認知症・相続対策のための信託

事例

小泉さんには、奥さんと息子が1人、孫が1人います。息子は結婚し、小泉さんとは別に暮らしており、現在は、小泉さんと奥さんが2人で暮らしています。 


 小泉さんは、先日、友人の岩田さんが認知症を発症し、見舞いにきたお孫さんの問いかけにもうまく反応できなくなってきたということを聞き、自分も認知症になったらどうなるのだろうと心配になりました。



何も準備していないと

このまま小泉さんが認知症を発症し、自分自身で色々な物事を判断できなくなってしまった場合、どうなるでしょうか。


 まず、小泉さんが、認知症を発症して、自分自身の財産を適切に管理・処分等することができない程度に判断能力を失なってしまった場合、法律上、「意思能力がない」とされ、小泉さんがした売買契約等の法律行為は無効となります。


つまり、小泉さん自身では「何もできない」ことになります。

:: 提示データ ::
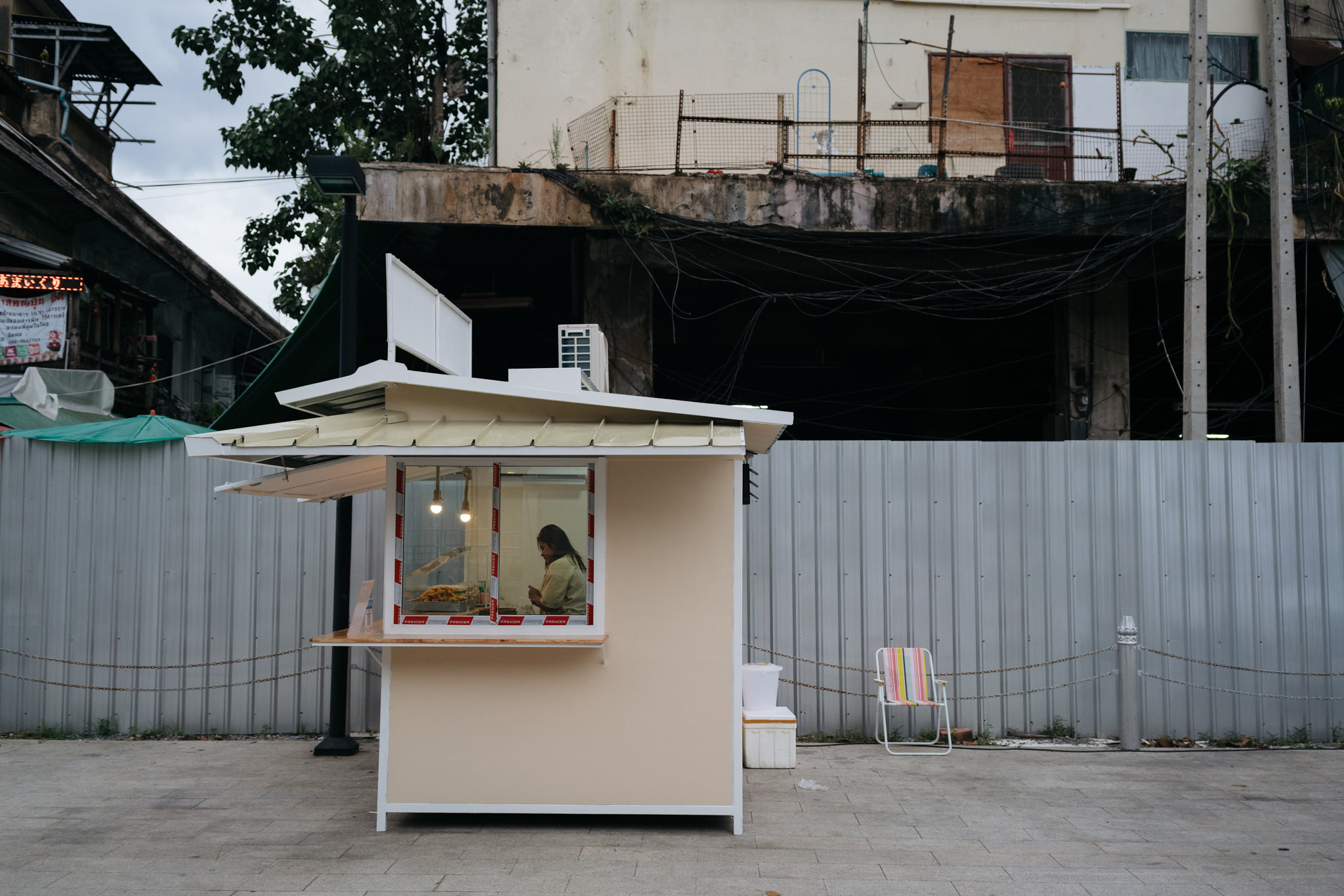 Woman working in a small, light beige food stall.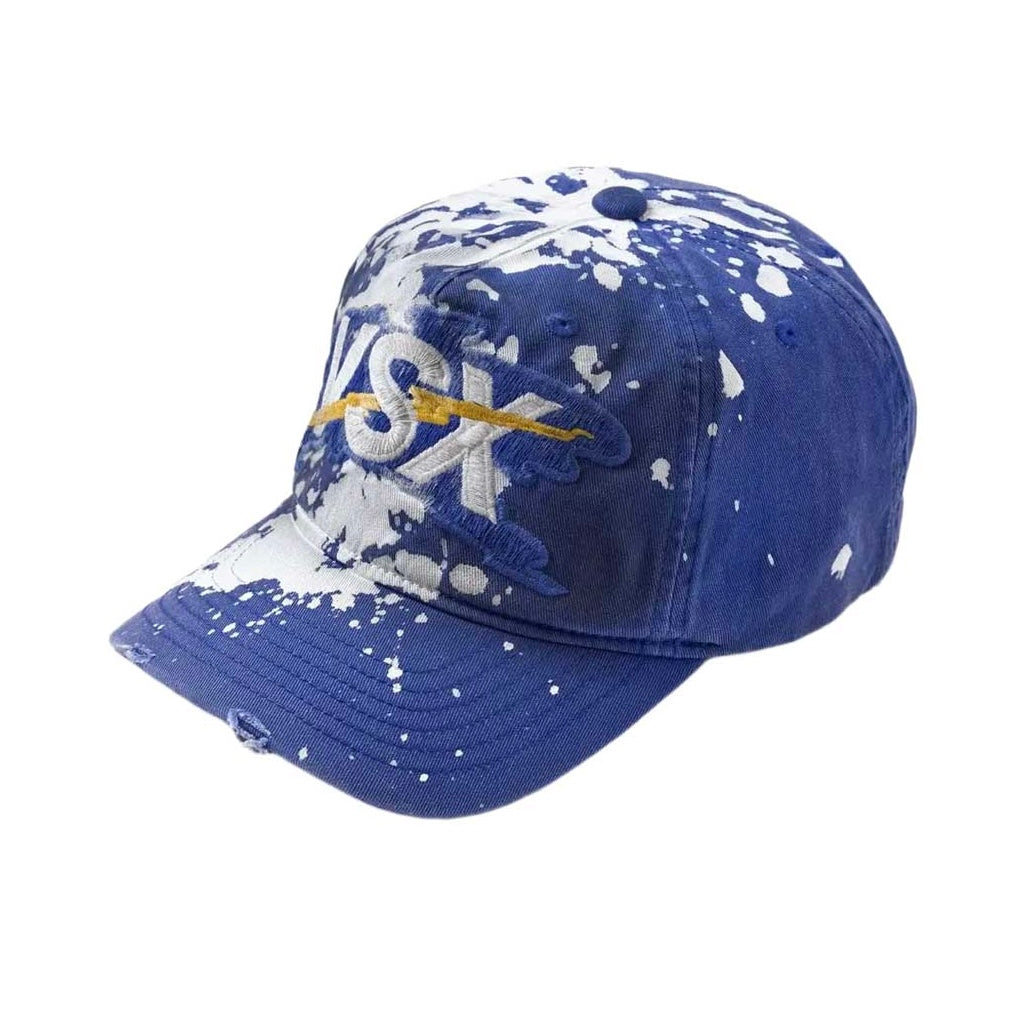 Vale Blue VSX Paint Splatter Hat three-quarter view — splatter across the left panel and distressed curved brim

:: 指示 A ::
認知症対策の本文の「小泉さんには、奥さんと息子が」から「た場合、どうなるでしょうか。」までを、「友人」を「知人」に置き換えて書き直しなさい。
:: 指示 B ::
本文について、次の問いに答えなさい。
(i) 小泉さんには孫が何人いますか。
(ii) 現在、小泉さんはだれと2人で暮らしていますか。
(iii) 判断能力を失ってしまった場合、小泉さんは法律上どのようにされますか。

:: 解答 A ::
小泉さんには、奥さんと息子が1人、孫が1人います。息子は結婚し、小泉さんとは別に暮らしており、現在は、小泉さんと奥さんが2人で暮らしています。 


 小泉さんは、先日、知人の岩田さんが認知症を発症し、見舞いにきたお孫さんの問いかけにもうまく反応できなくなってきたということを聞き、自分も認知症になったらどうなるのだろうと心配になりました。



何も準備していないと

このまま小泉さんが認知症を発症し、自分自身で色々な物事を判断できなくなってしまった場合、どうなるでしょうか。

:: 解答 B ::
(i) 1人
(ii) 奥さん
(iii) 「意思能力がない」とされる。